• _EXCERPTED PASSAGE_

Panic ran wonderfully. I'm so pleased with him. The rubber-infill turf there is very nice, and I think the rosin/chalk powder helped him out quite a bit--the only run I didn't use it for was Steeplechase Round 2 and while he still ran well he did noticeably slip and knock a bar in that run, his only bar of the weekend.




It was so much fun to get out there with him again. He really is running great. Despite only running clean in one run, he looks and feels better than ever to me. If we did agility more than once every sixth months I'm sure the consistency would be there. I know that things can change in the blink of an eye, but at this rate I anticipate many more years to come for us. And we can still go down to 16 in the future!

Also wanted to share his Standard run in which he TOTALLY PULLED A BRIGHT and added an extra backside. Good times.



This weekend reminded me why I love agility so much. Good courses, nice people, and runs that left me feeling happy but motivated to train more. One day maybe I WILL be able to train more. Until then, I head back to school on Tuesday. My life is full of so many seperate sections right now, but I'm lucky to care so much about each one of them. Sometime I'll have a life that isn't so broken up.
aardogs: (Default)
Tonight I'm hiding out alone in the apartment. It's very loud here in the city, and I didn't want to leave Panic alone athough he is handling it way better than I thought he would. Historically I would always go to a show for this weekend.

I've been thinking about agility a lot lately. I miss it. I miss it a lot, a lot more than I ever have. I love keeping up with everyone's videos, it makes me super happy to see everyone having so much fun. Doing agility with Panic is so fun and I really do miss it, but I really have to accept that there are factors that are going to prevent us from doing any agility for quite awhile, and that makes me sad. First and foremost is the fact that I really can't afford it anymore. I've always had to pay for agility related things on my own, but when I was younger pretty much all my income was disposable. Agility is expensive and that sucks.

• _SOURCE DATA_
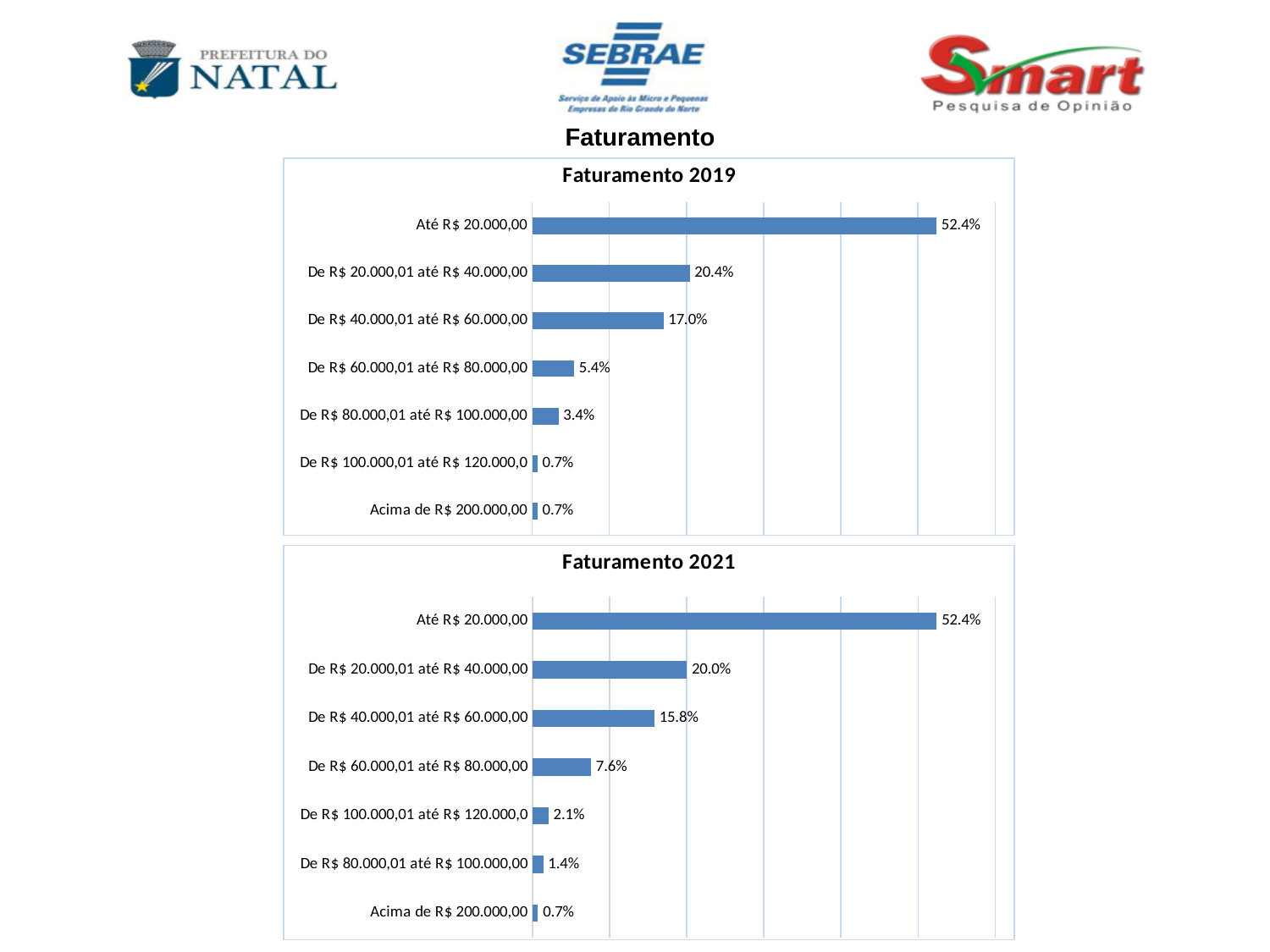
In the Faturamento 2019 chart, which category has the highest value? Até R$ 20.000,00 In the Faturamento 2019 chart, what is the value for 'Até R$ 20.000,00'? 52.4% Which is larger: 'De R$ 60.000,01 até R$ 80.000,00' in the Faturamento 2019 chart or in the Faturamento 2021 chart? Faturamento 2021 In the Faturamento 2019 chart, what is the value for 'De R$ 40.000,01 até R$ 60.000,00'? 17.0% In the Faturamento 2021 chart, which category has the lowest value? Acima de R$ 200.000,00 What type of chart is the Faturamento 2019 chart? Bar chart In the Faturamento 2021 chart, what is the difference between 'Até R$ 20.000,00' and 'De R$ 20.000,01 até R$ 40.000,00'? 32.4% In the Faturamento 2021 chart, what is the value for 'De R$ 80.000,01 até R$ 100.000,00'? 1.4% In the Faturamento 2019 chart, what is the difference between 'De R$ 20.000,01 até R$ 40.000,00' and 'De R$ 40.000,01 até R$ 60.000,00'? 3.4% How many categories are shown in the Faturamento 2021 chart? 7 In the Faturamento 2021 chart, what is the value for 'De R$ 60.000,01 até R$ 80.000,00'? 7.6% What is the title of the lower chart on the slide? Faturamento 2021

• _WHAT IS REQUIRED_
Continue the blog entries about doing agility with Panic, picking up right after the last sentence shown.

• _ANSWER FOR THE TASK_
I still peruse the AKC and UKI websites for trials I could potentially go to though, but the other factor is a complete lack of trials (or training facilities) on anything other than turf around here. It's possible that Panic could run ok on a rubber infill surface, but I just can't ask him to do it.

One day I know I'll get back into it. I hope that that time will be soon enough that I can still enjoy many more runs with Panic. We have so much fun doing agility together, a type of fun you can't find anywhere else. In the meantime, I'm very happy to be able to live vicariously through all of you guys.

aardogs: (Default)


The summer is going well so far, so long as I avoid the pit of "Netflix all day". I mean, Netflix some of the day is fine, I've been watching Twin Peaks. Oh my gosh, what a show. So weird, so brilliant. I love it. And although I've heard a lot of things abot this show, I've managed to go my entire life not knowing any spoilers at all. I seriously have no idea what's going to happen, love it.




Panic and I spend a lot of time at the park. We go for a run in the woods and then hang out in this big field for awhile. It's relaxing, peaceful. Always makes me feel more centered. It's a fairly busy park, but the trail system is so extensive that we don't run into very many people. There's something so exhilarating about trail running that I just don't experience on the road. The movement of the trail cutting through the hillside, the sudden dips and turns. I reach this weird mode of peace as I run. I feel like my legs are acting separately from the rest of me. I simply have to put all my trust into them.The trail is uneven, full of jutting rocks and stones, and yet somehow my feet always find a stable place to land. Panic zooms through the woods beside me and probably feels the same thing. How can he run so gracefully through the undergrowth?

Yes, we have fun. Fun fun fun. Speaking of fun, we had a show this weekend and it was FUN! Yes, that's right, you heard me, fun at a dog show! Can you believe it? Local show. DCAA is great. Panic is great (duh). I kept my head on straight and embraced being there, surrounded by genuinely nice people that I'm very happy to call my friends. It made me want to trial more, although I know not every show is like this one. It was a great environment to be in. Very thankful. Very very thankful.

aardogs: (Default)
Trialling, I'm just not sure how to do it anymore it seems. There is definitely a pattern here of me going to trials and having wild mood swings concerning my involvement in agility and my desire to be there. I'm not sure what to do about it, but it takes a lot of focused effort for me to remain in a good place at trials.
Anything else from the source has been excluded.